Extract:

>> START

In this article, we take a closer look at how Neuton.ai works, what makes its patented framework fundamentally different from traditional ML pipelines, and why it is quickly becoming a powerful tool for IoT and embedded engineers who need reliable, resource-efficient AI at the very edge.

Overview of Neuton.ai

Neuton TinyML is an automated no-code platform that empowers users to build extremely compact models and embed them into a wide range of devices, including the smallest 8-bit microcontrollers and even sensors. The platform has a patented neural network framework which is not based on any existing frameworks or non-neural algorithms. Neuton.ai automatically creates ultra-compact neural models (under 5 KB) with nearly the same accuracy, and runs them on almost any MCU without manual tuning or post-compression. Models of ~5 KB, inference up to ≈ 30× faster than TensorFlow Lite Micro on Arduino (example: Magic Wand use case). The tool is fully automatic, single iteration, no NAS, no manual tuning.

User guide declares that Neuton is absolutely free for developers worldwide.

NOTE: In-project documentation contains following notification, probably outdated:

If your account is on the Zero Gravity plan, the generated library will have a time limit for model inference. When creating a solution on the platform `neuton.ai`, you specified the frequency of data collection, then the limit will be about 30 minutes of inferences; if you did not specify, then the limit will be 1800 model inferences per power cycle of the device. For more information, please contact support@neuton.ai!

See more information in the official User Guide.

Training data preparation

Preparing training data is the most important stage of working with neural networks. The accuracy of the network largely depends on the quality and precision of data classification.

For example, let's take data from the project Sleep.Me - a sleep tracker. One of the device's functions is to determine the presence of a person in bed, after which the device begins to transmit data to the cloud, where a separate model determines the sleep phase. The device’s data consists of readings from 4 sensors, obtained every second. To train the model, this data needs to be converted into a CSV file suitable for Neuton .

>> END

Task requirements:
A. List each property the Neuton.ai article attributes to the tool in the sentence that begins "The tool is fully automatic".
B. Please transcribe the Neuton.ai article between "User guide declares" and "of data classification.", inclusive.
The data isn't needed for any of this.

Provided data:
>> START

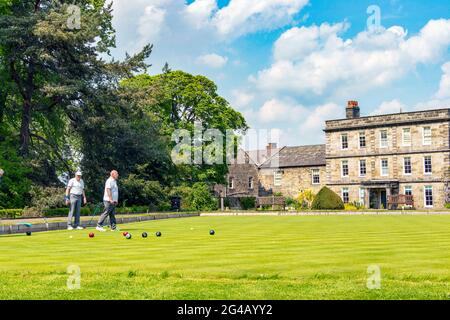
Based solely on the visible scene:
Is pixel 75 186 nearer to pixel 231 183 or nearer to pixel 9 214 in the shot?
pixel 9 214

>> END

Expected outputs:
A.
- fully automatic
- single iteration
- no NAS
- no manual tuning

B.
User guide declares that Neuton is absolutely free for developers worldwide.

NOTE: In-project documentation contains following notification, probably outdated:

If your account is on the Zero Gravity plan, the generated library will have a time limit for model inference. When creating a solution on the platform `neuton.ai`, you specified the frequency of data collection, then the limit will be about 30 minutes of inferences; if you did not specify, then the limit will be 1800 model inferences per power cycle of the device. For more information, please contact support@neuton.ai!

See more information in the official User Guide.

Training data preparation

Preparing training data is the most important stage of working with neural networks. The accuracy of the network largely depends on the quality and precision of data classification.